OKANOのジャパン・スカーフを代表するシリーズ「KAI(回)」は、博多織の代表的な紋様である「独鈷華皿紋様」を織りではなく、光沢の美しいサテンクレープというシルク素材に、友禅型を用いて手捺染により表現した伝統紋様を継承する一品です。
博多織の開祖である満田弥三右衛門は、1241年に聖一国師の助言に従い法具である「独鈷」と「華皿」を用い、そこに「縞」を配した紋様を創ります。これは、独鈷という密教の法具を砂の上でコロコロと回転させてできた軌跡を紋様化した回転紋様で、「廻りて回る輪廻転生」のメッセージとされています。
また、元々武器であったものが法具へと昇華された独鈷は、「煩悩を打ち砕く」「厄除け」「守護」の意味も込められています。華皿は、仏を供養する際の花を散布するときに用いられる器で供養の心を伝えています。太い縞が細い縞を挟む親子縞は親が子を慈しみ守る姿を、細い縞が太い縞を挟む孝行縞は、子が親を尊び守る姿を表しています。
織物の伝統紋様から型染めの伝統紋様へと表現方法を移行する過程で付け加えられた日本古来の技法がもう1つ存在します。それが、大和絵に見られる平行四辺形の構図と大和比率。

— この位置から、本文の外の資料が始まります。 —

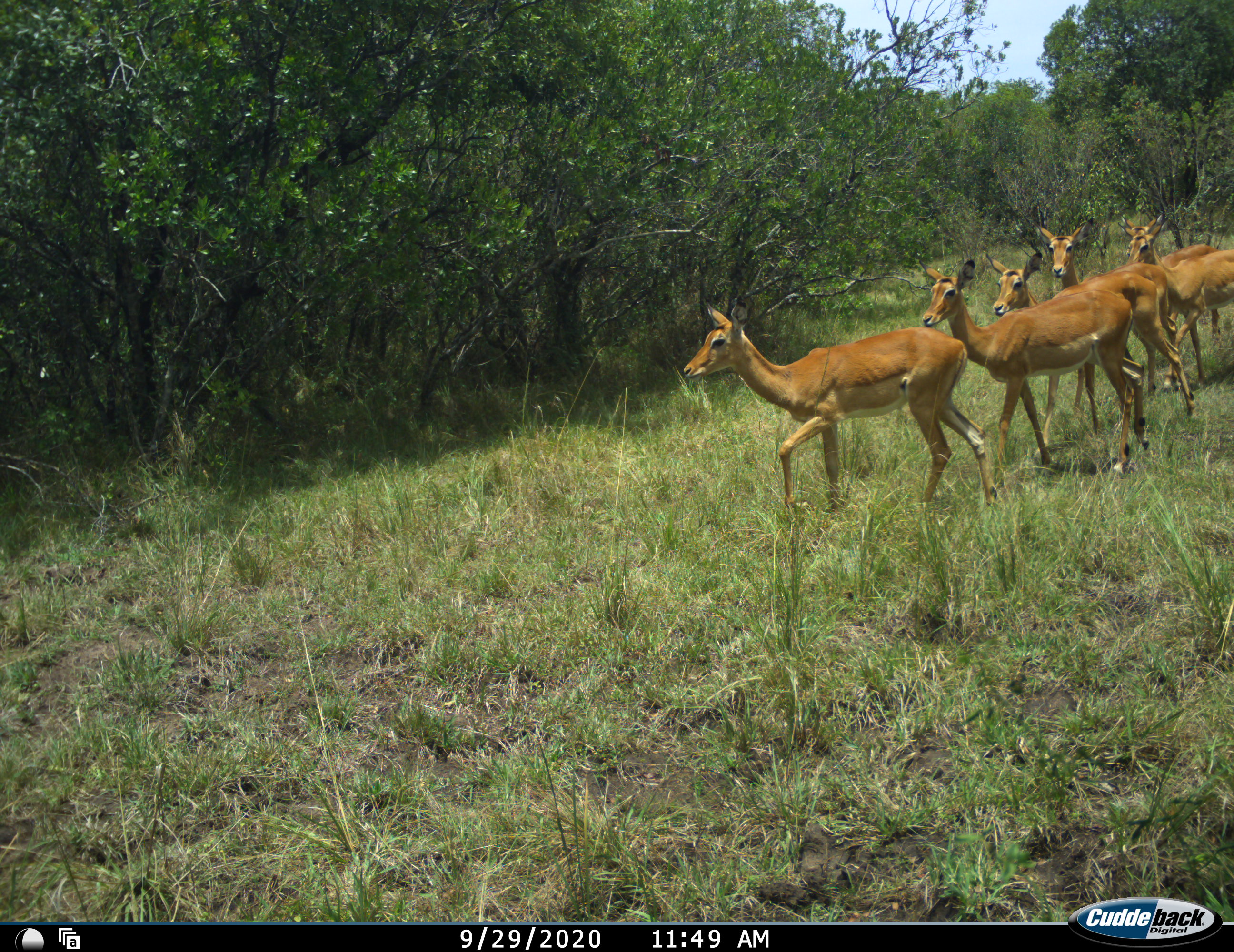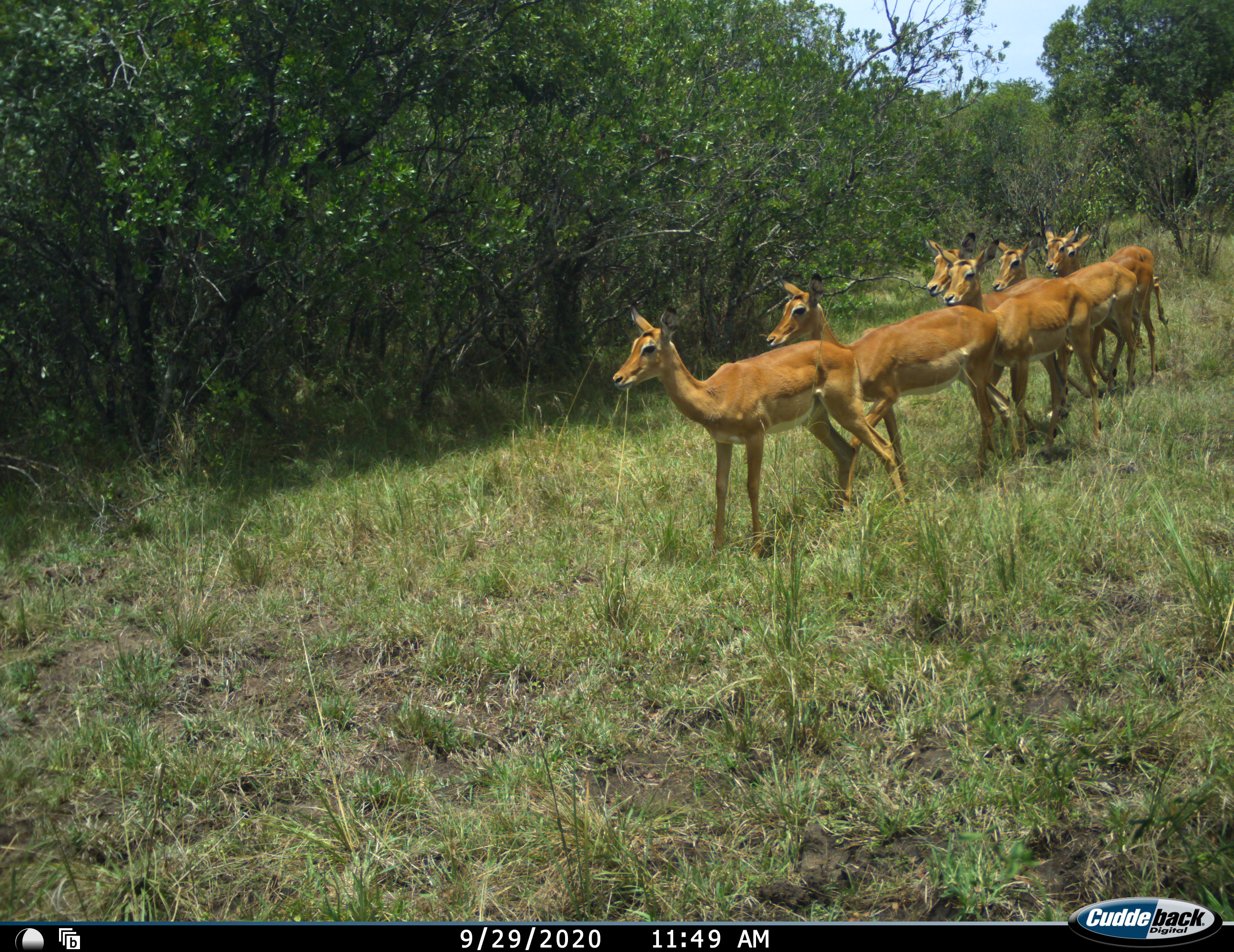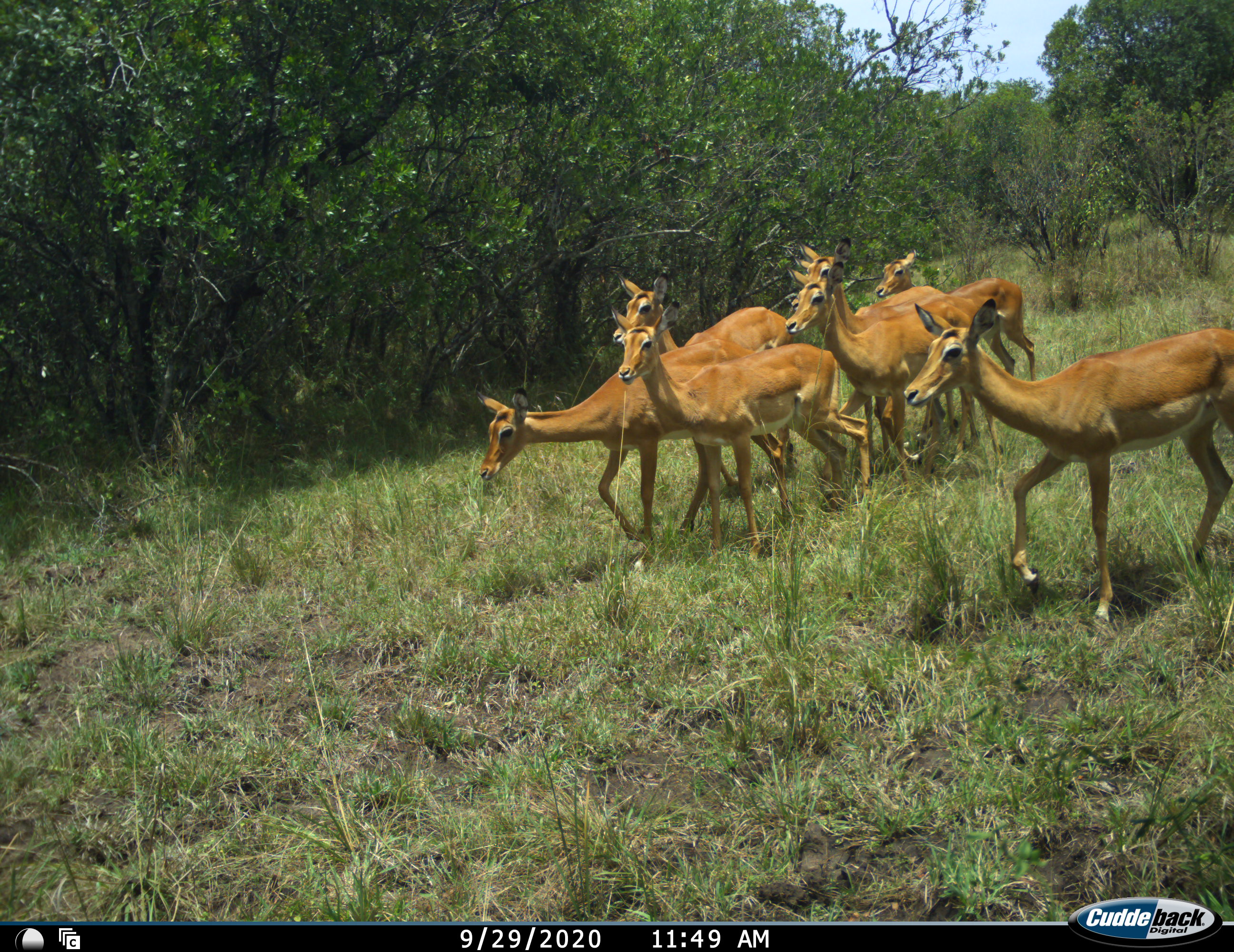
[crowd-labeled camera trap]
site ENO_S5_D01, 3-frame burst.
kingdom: Animalia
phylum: Chordata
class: Mammalia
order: Artiodactyla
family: Bovidae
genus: Aepyceros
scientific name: Aepyceros melampus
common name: impala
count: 7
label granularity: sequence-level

源氏物語絵巻など平安時代の国風文化の時期に発達した大和絵の様式で、斜上から俯瞰した構図となります。グラフィカルな紋様は、あたかもアール・デコ・デザインのように見受けられますが、このモダンデザインの原点はなんと千年以上も昔の日本にあったことが新鮮な驚きです。
しかし、直線だけの紋様を12版の色を重ねて実現するには、0.1mmの調整を繰り返した繊細な職人技があればこそ。OKANOの誇るチーム・ジャパンだから成し得た誇り高き仕事です。

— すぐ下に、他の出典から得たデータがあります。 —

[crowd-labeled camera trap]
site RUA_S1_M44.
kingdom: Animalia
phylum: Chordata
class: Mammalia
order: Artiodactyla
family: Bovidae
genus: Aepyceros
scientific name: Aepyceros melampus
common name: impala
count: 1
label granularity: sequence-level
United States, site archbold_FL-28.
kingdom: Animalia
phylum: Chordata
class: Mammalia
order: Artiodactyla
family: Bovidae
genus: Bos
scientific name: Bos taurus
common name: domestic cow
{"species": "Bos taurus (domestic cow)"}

日本の伝統的な衣装である着物の紋様は、正倉院に納められた聖武太上天皇の遺愛の品々をルーツとしています。それらは世界各地から献上された最高級品に施された紋様であり、世界各地で受け継がれてきた歴史ある紋様です。日本に渡り宝物とされた品々は、平和を祈願して国境を超えてきた紋様として、1200年余りの歳月を重ねて今に伝えられています。
私たちは、今再び歴史と伝統ある紋様によって国境を超え、平和を祈願するメッセージを伝えて参ります。